Another example is Kelo v. City of New London (2005), in which the Court deleted the “public use” requirement from the Fifth Amendment and approved government taking and transfer of private property when the transferee promises to make a more productive use of it than the original owner did.

And let’s not forget Grutter v. Bol-linger (2003), in which the Court held that the Constitution does not prohibit the University of Michigan’s law school from using race in admission decisions to obtain “the educational benefits that flow from a diverse student body.”  So much for the color-blind Constitution.

Use of international law has also been on the rise in recent years.  When prohibiting the death penalty for murderers who are mildly mentally retarded, the Court, in Atkins v. Virginia (2002), cited a plethora of foreign decisions in support of its ruling.

Not so fast, a loyal Bush or McCain voter might say.  What about District of Columbia v.
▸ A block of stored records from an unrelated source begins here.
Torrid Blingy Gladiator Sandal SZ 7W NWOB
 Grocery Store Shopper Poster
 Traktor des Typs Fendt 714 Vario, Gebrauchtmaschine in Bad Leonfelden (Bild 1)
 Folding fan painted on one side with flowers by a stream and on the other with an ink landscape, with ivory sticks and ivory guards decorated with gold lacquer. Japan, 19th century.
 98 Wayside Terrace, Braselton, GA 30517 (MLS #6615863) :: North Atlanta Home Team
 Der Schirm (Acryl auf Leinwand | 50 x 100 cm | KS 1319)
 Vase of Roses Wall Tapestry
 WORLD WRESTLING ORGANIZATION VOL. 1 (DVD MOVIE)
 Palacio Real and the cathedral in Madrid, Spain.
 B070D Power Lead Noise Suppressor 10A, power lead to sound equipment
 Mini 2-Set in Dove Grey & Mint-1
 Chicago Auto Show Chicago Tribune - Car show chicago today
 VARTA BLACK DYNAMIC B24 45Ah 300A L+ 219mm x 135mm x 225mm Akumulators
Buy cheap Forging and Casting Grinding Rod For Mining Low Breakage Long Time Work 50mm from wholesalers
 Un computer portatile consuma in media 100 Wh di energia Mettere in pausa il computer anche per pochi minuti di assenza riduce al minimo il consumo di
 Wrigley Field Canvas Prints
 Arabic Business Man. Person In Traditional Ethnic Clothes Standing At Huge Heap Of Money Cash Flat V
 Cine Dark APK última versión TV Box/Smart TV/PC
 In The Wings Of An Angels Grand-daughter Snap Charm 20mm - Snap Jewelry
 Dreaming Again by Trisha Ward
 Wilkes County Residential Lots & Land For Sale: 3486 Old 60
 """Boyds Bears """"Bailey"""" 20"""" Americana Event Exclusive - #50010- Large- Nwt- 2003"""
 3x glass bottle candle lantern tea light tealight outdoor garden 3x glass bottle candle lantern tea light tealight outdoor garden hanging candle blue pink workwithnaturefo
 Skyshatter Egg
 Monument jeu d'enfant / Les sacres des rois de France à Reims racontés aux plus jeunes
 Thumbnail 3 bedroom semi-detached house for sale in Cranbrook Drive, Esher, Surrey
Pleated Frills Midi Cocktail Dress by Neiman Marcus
Heller (2008), in which the Court held that the plain language of the Second Amendment recognizes a personal right, belonging to “the people,” to possess firearms?  Without Dubya’s nominations of Roberts and Alito, the right to bear arms might be confined to service in state militias or the National Guard.

Undoubtedly, Heller was correctly decided, and President Bush’s two Supreme Court nominees seem to be excellent jurists.  But in the greater scheme of things, Heller has not made a difference in the lives of ordinary Americans.  Reasonable gun-control laws are still permissible; Heller simply struck down Washington, D.C.’s ridiculous ban on possession of usable handguns in the home.

Even if one considers Heller a home run, surely it cannot outweigh the multiple strikeouts from the Bush administration that have adversely affected millions of lives.  On the economic front, Bush gave Americans a ten-trillion-dollar national debt that is 70 percent of GDP, the highest percentage since 1955.  Good-paying manufacturing jobs continued to move overseas; America has lost three million of them since 2001.  For those who still have jobs, median incomes fell by $1,000 between 2000 and 2006.

With the signing of the Medicare Prescription Drug Modernization Act, President Bush set in motion the largest expansion of the welfare state since 1965.  The law is expected to cost $1.2 trillion over the next ten years.

The federal government’s power over local schools has also increased.  President Bush was a champion of the No Child Left Behind Act, which imposed outcome-based education in exchange for federal funding.

The USA PATRIOT Act of 2001 was a result of President Bush’s ongoing “War on Terror.”  Under this legislation, government investigators can more easily eavesdrop on our internet activity, and law-enforcement officers are now in the “domestic intelligence” business.  Precious civil liberties took a backseat to security.

Of course, the Bush measure that will have the most lasting effect is the Emergency Economic Stabilization Act of 2008, which authorizes the secretary of the treasury to spend billions to purchase and manage “troubled assets” from financial institutions.  This is the largest government intervention in the private economy in the history of the United States.  It makes FDR’s New Deal and Truman’s seizure of the steel mills look like small potatoes.

While the shaping of the judiciary is one issue a voter should weigh in casting a presidential ballot, it pays to remember that the Supreme Court is not the engine behind American government, nor is it a suitable vehicle to bring about long-term change.  The elected branches of government are the real seats of power and the mechanisms that reshape society.  Conservatives and libertarians who have voted in election after election for left-leaning GOP presidential candidates in hopes of controlling the courts have received a dismal return on their investment.  In so voting, they have turned a blind eye to the massive expansions of federal power and deleterious economic and social policies that GOP candidates and presidents have pushed.

The Obama presidency will be nothing new.  It represents the same opportunity that we’ve had all along, since Republicans haven’t changed the world through the appointment of judges—and were never going to.